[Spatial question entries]
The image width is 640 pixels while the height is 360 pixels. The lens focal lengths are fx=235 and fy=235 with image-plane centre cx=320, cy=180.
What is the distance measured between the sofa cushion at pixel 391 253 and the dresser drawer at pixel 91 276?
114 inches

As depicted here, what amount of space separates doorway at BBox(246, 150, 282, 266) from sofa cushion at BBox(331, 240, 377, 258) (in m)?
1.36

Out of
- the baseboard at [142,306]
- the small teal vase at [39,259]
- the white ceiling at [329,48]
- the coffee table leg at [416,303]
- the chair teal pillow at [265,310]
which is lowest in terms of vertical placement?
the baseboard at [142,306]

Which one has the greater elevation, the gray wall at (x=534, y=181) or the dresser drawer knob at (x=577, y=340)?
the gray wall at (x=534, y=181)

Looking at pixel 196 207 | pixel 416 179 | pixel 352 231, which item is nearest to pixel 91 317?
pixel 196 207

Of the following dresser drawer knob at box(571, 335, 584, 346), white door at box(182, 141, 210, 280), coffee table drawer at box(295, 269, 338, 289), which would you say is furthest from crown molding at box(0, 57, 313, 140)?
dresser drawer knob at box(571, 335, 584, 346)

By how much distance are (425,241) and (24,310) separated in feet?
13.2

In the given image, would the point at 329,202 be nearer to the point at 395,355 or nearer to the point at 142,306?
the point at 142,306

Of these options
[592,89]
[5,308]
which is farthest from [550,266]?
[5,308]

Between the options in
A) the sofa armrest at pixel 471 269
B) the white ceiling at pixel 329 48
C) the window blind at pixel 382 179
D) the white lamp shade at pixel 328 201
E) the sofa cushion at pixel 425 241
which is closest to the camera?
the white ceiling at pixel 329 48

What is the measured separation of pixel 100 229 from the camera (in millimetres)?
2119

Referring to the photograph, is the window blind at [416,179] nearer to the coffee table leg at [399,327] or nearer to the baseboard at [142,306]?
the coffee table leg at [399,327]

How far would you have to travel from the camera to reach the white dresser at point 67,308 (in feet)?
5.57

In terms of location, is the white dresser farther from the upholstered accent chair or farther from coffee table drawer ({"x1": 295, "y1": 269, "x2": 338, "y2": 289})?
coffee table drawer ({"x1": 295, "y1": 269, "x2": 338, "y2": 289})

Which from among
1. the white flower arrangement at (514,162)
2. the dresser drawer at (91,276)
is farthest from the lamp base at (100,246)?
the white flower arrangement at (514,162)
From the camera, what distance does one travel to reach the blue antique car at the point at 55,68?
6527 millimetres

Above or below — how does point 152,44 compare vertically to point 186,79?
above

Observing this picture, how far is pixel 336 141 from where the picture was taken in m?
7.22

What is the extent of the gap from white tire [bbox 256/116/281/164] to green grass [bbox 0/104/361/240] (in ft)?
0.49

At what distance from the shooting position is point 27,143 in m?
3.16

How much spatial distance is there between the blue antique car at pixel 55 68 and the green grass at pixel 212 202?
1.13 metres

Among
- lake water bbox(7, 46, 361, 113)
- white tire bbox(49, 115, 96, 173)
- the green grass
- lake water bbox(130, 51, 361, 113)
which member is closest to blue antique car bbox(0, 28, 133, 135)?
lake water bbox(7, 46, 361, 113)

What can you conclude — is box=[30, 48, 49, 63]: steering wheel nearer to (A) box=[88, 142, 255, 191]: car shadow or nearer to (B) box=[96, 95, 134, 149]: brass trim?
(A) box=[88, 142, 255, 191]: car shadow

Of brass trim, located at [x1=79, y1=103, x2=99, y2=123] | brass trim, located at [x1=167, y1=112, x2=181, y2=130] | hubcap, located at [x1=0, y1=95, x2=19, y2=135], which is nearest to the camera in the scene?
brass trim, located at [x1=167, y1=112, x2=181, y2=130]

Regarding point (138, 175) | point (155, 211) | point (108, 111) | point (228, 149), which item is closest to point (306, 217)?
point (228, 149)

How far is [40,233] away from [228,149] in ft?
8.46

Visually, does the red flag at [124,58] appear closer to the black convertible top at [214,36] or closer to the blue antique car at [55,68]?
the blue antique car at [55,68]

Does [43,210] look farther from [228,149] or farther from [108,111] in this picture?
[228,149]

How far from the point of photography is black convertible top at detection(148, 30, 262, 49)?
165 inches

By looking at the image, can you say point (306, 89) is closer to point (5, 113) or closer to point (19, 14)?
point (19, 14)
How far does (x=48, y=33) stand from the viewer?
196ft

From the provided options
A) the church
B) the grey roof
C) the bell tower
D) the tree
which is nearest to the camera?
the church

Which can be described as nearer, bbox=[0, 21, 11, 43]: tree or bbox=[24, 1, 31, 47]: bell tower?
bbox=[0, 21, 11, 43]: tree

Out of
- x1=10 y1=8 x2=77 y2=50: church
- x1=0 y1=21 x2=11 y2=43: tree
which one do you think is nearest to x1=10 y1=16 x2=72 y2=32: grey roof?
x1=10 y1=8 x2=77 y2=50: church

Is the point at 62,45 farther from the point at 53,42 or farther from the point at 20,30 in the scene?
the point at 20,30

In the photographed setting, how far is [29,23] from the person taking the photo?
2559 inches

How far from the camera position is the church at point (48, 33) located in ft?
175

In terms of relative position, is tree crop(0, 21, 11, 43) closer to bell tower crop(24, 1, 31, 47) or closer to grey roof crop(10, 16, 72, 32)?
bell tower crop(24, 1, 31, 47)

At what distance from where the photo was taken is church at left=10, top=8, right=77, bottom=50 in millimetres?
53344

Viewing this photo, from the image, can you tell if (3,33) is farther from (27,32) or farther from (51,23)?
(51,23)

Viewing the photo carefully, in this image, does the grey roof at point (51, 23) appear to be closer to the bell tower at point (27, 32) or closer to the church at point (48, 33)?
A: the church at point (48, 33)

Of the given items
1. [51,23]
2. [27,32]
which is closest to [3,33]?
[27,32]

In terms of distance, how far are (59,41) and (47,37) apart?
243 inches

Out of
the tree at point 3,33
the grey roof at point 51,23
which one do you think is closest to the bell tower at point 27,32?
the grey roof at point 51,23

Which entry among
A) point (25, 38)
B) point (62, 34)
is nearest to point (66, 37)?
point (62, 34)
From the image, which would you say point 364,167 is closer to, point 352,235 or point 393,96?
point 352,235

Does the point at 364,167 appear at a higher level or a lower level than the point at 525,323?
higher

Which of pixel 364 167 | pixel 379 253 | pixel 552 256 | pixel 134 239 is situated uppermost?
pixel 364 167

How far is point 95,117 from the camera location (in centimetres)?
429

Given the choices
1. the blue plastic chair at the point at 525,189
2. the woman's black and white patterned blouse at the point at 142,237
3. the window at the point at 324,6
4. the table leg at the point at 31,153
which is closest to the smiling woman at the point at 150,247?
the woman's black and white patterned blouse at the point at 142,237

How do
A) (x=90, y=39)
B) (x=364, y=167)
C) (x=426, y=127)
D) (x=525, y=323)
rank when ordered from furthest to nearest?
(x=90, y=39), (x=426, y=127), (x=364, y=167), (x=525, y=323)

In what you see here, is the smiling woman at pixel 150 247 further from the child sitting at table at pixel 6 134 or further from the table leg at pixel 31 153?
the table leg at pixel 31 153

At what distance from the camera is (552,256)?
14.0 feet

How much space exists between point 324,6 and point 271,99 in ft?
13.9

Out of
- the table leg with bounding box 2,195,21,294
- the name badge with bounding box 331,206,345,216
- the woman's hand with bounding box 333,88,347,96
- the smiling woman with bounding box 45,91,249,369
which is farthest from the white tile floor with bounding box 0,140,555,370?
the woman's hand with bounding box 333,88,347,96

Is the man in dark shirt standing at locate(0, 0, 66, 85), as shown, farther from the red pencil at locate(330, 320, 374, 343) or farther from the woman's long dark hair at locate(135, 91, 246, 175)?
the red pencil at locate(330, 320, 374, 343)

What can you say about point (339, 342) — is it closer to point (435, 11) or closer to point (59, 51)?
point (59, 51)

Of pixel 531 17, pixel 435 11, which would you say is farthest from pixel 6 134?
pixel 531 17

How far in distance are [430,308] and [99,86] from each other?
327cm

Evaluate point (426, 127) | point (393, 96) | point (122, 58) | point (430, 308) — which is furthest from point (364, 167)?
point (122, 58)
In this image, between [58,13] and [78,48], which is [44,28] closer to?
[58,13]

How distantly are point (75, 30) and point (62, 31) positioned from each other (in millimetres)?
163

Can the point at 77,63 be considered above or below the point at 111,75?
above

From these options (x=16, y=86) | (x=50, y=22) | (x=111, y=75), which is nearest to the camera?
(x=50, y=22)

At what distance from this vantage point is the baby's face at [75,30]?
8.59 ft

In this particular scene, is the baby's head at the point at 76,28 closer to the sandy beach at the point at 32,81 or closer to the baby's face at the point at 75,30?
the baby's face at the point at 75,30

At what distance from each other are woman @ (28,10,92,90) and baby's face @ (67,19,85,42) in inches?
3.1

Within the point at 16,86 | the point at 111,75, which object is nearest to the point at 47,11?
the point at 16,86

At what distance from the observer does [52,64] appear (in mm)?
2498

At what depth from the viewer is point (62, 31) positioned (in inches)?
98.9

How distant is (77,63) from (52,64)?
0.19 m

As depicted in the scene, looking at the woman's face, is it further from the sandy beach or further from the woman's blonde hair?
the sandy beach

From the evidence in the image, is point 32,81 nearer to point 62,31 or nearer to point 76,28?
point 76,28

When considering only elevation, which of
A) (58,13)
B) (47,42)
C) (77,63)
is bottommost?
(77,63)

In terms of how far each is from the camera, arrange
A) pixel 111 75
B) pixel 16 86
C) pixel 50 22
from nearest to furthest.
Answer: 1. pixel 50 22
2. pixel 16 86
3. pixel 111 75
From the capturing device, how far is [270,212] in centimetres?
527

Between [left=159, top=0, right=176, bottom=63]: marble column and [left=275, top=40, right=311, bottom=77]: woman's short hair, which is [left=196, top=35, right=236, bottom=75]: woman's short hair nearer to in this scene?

### [DIRECTION]
All lines from the line containing "In this image, between" through the end of the listing above are to be duplicated exactly; include both ends and nothing further.

### [OUTPUT BELOW]
In this image, between [58,13] and [78,48], which is [44,28] closer to?
[58,13]

How distantly are point (75, 30) and point (62, 31) positioned from each other (in millimetres)?
163

Can the point at 77,63 be considered above or below the point at 111,75?
above

From these options (x=16, y=86) | (x=50, y=22) | (x=111, y=75), which is nearest to the camera?
(x=50, y=22)

At what distance from this vantage point is the baby's face at [75,30]?
8.59 ft

In this particular scene, is the baby's head at the point at 76,28 closer to the sandy beach at the point at 32,81 or closer to the baby's face at the point at 75,30?
the baby's face at the point at 75,30

At what distance from each other are woman @ (28,10,92,90) and baby's face @ (67,19,85,42) in inches?
3.1

Within the point at 16,86 | the point at 111,75, which object is nearest to the point at 47,11?
the point at 16,86

At what distance from the observer does [52,64] appear (in mm)?
2498

At what depth from the viewer is point (62, 31) positioned (in inches)?
98.9

How distant is (77,63) from (52,64)?
0.19 m

As depicted in the scene, looking at the woman's face, is it further from the sandy beach or further from the woman's blonde hair?
the sandy beach

From the evidence in the image, is point 32,81 nearer to point 62,31 or nearer to point 76,28?
point 76,28

When considering only elevation, which of
A) (58,13)
B) (47,42)
C) (77,63)
is bottommost?
(77,63)

In terms of how far each is from the camera, arrange
A) pixel 111 75
B) pixel 16 86
C) pixel 50 22
from nearest to furthest.
Answer: 1. pixel 50 22
2. pixel 16 86
3. pixel 111 75
From the capturing device, how far is [270,212] in centimetres?
527

Between [left=159, top=0, right=176, bottom=63]: marble column and [left=275, top=40, right=311, bottom=77]: woman's short hair, which is [left=196, top=35, right=236, bottom=75]: woman's short hair nearer to in this scene?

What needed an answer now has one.